Grup önerisinin içeriği olan hukuki durumları, yargılama devam ederken verilmiş olan ve emniyet tedbiri niteliğinde yargı kararı olarak gördüğümüzden, Anayasa'nın 83'üncü maddesinin lafzi yorumuna göre kesinleşmiş mahkeme kararıyla ilgili olmadığından bu kararların Anayasa'nın 83'üncü maddesi kapsamına girmediği kanaatindeyiz.

Yine, bilindiği ve Anayasa'nın 138'inci maddesinde açıkça düzenlendiği üzere, yargı mercileri görevlerinde bağımsız olup verdikleri kararlara karşı kanunlar çerçevesinde itiraz ve temyiz yolları açıktır. Meclis araştırmasına konu edilmek istenen yargı kararlarına karşı da hukuki itiraz yolları açık olup Anayasa'nın 138'inci maddesi gereğince hiçbir organ, makam, merci ve kişi yargı yetkisinin kullanılmasında mahkeme ve hâkimlere emir veremez.

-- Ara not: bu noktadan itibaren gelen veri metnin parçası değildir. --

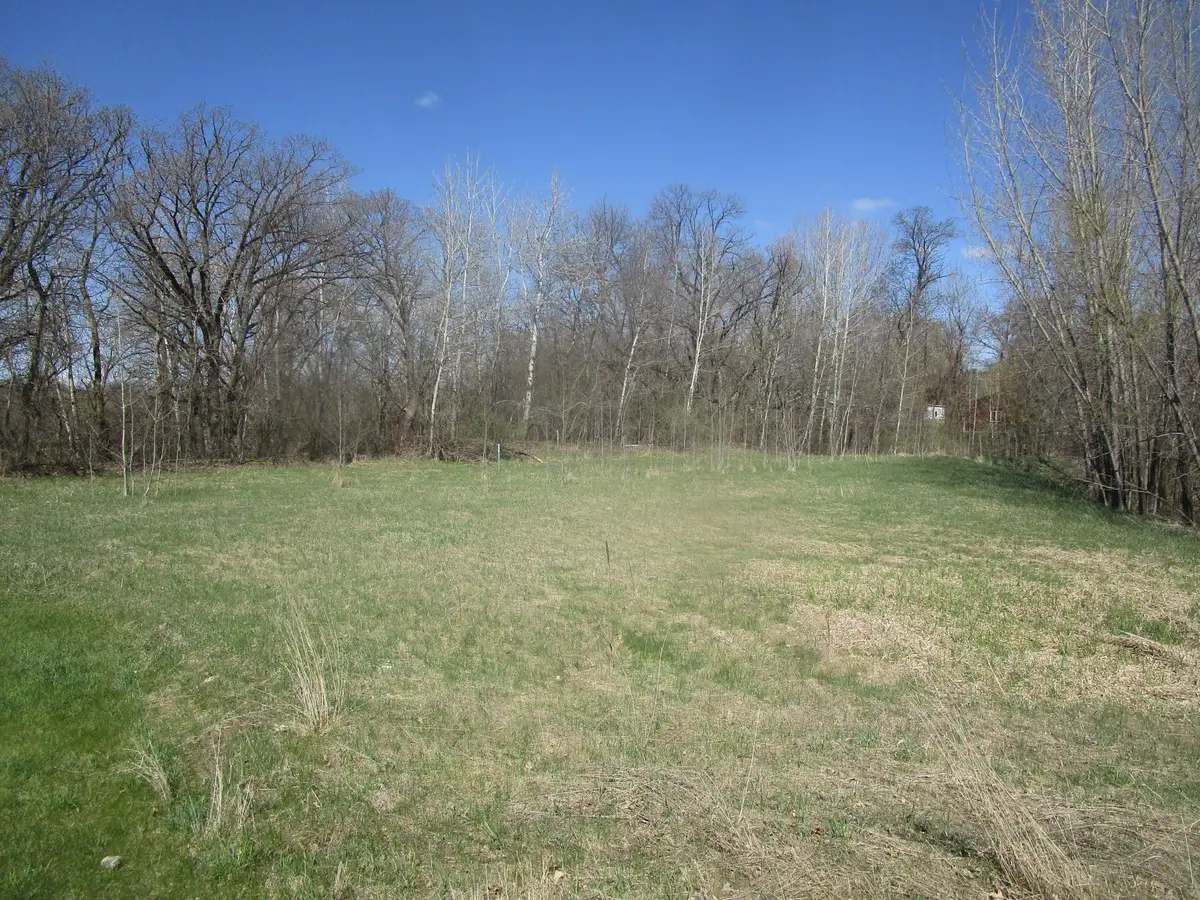 TBD Burgen Terrace Se, Alexandria, MN 56308 - #1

Grup önerisinin konusu yasama dokunulmazlığının kaldırılmasının doğal sonucu olan yargı yetkisi çerçevesinde verilmiş olan yargı kararlarının incelenmesi olduğundan, Anayasa'nın 138'inci maddesi gereğince grup önerisinin yerinde olmadığını, grup önerisinin aleyhinde olduğumu ifade ediyorum, Genel Kurulu saygıyla selamlıyorum. (AK PARTİ sıralarından alkışlar)

BAŞKAN - Teşekkür ediyorum Sayın Öz.